> From: Marcin 'Qrczak' Kowalczyk <xxxxxx@knm.org.pl>
>>> My toy Scheme interpreter is hosted by a language with native bignums,
>>> and no distinction between fixnums and bignums in the public API.
>>> A requirement to support modular arithmetic would be inconvenient here.
>>
>> - then (integer-range) for your implementation would be fairly large, and
>> no ambiguity exists unless the maximum bignum value is overflowed.
>
> integer-range is not feasible because in the current implementation
> for most machines the memory for representing the maximum overflows
> earlier than the theoretical limit of the representation. The actual
> range is not well defined for this reason.
>
> Arithmetic is definitely not modular wrt. this range. Overflow of
> bignums should generate exceptions, but since it's unimplementable
> with my choice of the bignum library (GMP), the current implementation
> crashes. This is a known bug which won't be fixed in the foreseeable
> future.
- then possibly (exact-integer-precision) could be defined to return
an implementation's warranted maximum signed log2 precision, thereby
even an implementation which supported only supported a minimally
required precision of at least 16 bits, could return a value as
large as ~2^15 (which seems sufficiently large enough to enable a
bignum implementation to support nearly indefinite precision, while
being able to bound it's maximum memory requirements, and return some
defined standard semantic behavior/value upon an overflow otherwise).
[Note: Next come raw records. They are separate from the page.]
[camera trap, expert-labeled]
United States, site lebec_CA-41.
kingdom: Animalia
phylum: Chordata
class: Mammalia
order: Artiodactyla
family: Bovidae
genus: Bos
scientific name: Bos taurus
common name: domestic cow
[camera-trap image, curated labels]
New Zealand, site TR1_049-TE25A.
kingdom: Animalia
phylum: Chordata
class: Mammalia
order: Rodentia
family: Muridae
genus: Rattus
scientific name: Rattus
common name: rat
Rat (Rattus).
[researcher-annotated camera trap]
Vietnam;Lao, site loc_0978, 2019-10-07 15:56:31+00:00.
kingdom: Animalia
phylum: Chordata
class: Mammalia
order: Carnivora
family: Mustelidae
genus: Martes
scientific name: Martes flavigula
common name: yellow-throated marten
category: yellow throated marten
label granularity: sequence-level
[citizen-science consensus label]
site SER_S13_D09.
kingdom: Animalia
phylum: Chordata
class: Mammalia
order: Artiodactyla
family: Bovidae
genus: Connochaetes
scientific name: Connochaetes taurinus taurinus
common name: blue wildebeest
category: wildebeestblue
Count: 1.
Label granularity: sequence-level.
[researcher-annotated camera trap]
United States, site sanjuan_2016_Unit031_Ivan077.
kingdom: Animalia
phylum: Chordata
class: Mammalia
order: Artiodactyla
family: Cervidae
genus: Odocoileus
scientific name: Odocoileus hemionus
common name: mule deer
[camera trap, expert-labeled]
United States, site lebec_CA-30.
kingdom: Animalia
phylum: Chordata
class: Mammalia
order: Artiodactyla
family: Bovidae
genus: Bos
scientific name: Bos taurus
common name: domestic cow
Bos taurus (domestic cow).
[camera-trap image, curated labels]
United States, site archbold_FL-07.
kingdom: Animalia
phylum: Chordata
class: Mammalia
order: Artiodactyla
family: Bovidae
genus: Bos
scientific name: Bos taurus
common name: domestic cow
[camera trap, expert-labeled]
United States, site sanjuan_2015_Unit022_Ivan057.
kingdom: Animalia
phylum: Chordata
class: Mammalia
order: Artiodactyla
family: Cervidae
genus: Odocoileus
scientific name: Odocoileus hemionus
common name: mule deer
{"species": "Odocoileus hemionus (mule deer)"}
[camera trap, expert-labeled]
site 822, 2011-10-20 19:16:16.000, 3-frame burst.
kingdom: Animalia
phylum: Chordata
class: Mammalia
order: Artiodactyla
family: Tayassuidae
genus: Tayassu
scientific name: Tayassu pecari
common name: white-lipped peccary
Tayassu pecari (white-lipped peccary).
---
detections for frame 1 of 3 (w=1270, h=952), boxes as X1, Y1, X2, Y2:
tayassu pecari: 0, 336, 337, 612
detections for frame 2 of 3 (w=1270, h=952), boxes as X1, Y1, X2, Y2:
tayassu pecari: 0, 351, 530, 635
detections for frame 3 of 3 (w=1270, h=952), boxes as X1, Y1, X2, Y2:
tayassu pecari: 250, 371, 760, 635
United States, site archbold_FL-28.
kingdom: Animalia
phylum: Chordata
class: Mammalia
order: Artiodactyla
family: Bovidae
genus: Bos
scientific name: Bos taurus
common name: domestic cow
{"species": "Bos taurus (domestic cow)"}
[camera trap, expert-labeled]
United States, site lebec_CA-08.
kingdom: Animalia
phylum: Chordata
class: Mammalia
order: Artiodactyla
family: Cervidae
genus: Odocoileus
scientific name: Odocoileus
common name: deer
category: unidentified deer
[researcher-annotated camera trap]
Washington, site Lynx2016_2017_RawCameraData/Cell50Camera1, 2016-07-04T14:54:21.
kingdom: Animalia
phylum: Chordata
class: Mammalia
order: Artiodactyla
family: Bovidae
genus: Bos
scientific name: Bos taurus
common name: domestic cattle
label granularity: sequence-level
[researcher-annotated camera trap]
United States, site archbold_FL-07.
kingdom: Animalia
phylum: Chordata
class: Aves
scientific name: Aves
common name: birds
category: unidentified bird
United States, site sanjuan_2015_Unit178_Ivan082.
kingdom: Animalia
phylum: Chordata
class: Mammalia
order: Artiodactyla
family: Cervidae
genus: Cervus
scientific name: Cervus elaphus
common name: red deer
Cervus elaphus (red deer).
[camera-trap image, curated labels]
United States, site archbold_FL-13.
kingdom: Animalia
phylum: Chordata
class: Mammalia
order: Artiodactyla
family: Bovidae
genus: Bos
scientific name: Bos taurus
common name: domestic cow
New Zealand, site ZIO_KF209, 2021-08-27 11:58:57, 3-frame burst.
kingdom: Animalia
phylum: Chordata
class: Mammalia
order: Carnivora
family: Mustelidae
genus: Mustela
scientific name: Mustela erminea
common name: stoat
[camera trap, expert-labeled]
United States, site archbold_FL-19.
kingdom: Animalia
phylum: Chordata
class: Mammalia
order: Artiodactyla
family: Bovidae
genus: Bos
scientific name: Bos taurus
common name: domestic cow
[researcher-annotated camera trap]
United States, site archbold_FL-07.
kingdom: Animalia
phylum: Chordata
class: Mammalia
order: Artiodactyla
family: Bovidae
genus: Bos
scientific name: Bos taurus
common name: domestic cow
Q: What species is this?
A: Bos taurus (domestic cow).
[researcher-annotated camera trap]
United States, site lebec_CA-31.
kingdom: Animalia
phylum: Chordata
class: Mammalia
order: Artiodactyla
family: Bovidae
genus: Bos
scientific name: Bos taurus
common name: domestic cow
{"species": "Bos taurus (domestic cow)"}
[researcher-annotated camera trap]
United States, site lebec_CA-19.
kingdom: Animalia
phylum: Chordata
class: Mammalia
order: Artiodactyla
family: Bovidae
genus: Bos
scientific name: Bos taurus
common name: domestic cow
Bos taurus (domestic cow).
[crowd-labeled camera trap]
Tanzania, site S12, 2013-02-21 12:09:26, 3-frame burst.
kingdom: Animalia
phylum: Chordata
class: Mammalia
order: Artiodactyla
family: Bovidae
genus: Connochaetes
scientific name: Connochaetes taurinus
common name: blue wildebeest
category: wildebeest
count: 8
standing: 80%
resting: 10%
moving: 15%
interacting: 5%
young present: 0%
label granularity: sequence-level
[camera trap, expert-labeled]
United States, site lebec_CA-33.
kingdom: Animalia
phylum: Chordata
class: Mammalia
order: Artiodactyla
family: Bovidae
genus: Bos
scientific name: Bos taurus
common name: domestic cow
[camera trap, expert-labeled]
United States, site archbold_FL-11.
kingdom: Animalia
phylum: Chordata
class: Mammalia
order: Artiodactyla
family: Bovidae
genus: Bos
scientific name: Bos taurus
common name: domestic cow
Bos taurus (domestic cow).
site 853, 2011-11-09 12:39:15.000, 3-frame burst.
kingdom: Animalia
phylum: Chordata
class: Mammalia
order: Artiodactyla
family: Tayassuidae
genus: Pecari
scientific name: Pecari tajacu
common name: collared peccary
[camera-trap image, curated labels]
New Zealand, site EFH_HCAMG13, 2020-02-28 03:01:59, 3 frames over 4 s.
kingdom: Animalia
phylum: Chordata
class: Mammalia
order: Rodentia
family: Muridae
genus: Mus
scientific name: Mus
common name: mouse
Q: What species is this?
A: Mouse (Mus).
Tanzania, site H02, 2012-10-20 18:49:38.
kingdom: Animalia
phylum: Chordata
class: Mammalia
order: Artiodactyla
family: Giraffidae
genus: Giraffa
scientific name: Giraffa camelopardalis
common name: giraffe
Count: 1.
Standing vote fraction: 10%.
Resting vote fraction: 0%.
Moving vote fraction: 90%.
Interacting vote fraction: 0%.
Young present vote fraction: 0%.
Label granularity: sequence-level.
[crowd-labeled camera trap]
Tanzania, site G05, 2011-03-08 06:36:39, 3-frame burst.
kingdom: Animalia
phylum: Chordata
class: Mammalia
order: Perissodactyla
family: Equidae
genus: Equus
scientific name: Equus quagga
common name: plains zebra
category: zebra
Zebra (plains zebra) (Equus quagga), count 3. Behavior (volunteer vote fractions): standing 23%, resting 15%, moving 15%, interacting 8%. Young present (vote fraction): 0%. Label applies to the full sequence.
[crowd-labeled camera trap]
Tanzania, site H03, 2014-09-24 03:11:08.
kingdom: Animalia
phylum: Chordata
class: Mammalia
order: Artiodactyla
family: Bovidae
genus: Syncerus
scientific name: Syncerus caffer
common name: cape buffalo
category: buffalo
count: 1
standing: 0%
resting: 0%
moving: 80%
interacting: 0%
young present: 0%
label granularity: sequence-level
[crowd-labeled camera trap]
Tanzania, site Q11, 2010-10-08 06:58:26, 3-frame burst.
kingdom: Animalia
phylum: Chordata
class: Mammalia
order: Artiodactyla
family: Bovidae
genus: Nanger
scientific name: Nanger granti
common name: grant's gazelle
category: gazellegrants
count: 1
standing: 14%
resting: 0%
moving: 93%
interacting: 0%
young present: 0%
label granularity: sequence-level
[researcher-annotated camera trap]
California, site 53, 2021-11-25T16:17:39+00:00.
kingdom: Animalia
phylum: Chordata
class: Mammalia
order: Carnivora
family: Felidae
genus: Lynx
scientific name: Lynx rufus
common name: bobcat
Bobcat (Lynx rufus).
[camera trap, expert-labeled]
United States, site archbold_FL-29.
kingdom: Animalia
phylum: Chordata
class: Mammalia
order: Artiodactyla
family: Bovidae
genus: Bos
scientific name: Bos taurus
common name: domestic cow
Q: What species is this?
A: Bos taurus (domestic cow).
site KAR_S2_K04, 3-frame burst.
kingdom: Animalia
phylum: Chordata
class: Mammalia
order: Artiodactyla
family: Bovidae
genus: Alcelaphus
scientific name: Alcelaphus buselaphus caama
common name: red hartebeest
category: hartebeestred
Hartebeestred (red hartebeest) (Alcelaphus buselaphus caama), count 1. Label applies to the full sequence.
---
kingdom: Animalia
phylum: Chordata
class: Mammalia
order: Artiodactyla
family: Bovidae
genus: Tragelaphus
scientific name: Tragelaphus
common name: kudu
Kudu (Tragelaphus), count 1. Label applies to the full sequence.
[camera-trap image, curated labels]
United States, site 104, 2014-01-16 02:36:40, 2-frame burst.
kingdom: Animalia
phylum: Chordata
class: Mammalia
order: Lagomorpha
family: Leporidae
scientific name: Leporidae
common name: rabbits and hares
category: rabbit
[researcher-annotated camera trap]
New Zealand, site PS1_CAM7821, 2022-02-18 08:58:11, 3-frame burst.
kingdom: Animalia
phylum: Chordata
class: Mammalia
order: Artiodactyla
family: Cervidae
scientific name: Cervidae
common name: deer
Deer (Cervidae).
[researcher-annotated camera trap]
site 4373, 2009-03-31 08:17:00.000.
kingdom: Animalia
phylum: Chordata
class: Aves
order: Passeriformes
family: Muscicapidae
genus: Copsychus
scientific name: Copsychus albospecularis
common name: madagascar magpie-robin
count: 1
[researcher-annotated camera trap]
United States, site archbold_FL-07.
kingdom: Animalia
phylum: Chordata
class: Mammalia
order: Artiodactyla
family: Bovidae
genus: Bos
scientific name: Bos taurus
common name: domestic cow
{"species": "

And possibly (exact-fractional-precision) could be defined analogously
to return an implementation's warranted minimum log2 signed fractional
precision, thereby a value of 0 [i.e. (log2 0) => 1] means only integers
are representable exactly; a value of -16 means fractional values as
small as (log2 -16) => 1/(2^16) may be represented precisely, etc...
Thereby an implementation's exact precision may be characterized, and
potentially even modified if it were defined that these functions could
be passed a parameter; thereby (exact-integer-precision 128) could
return #t if accepted, or return #f otherwise.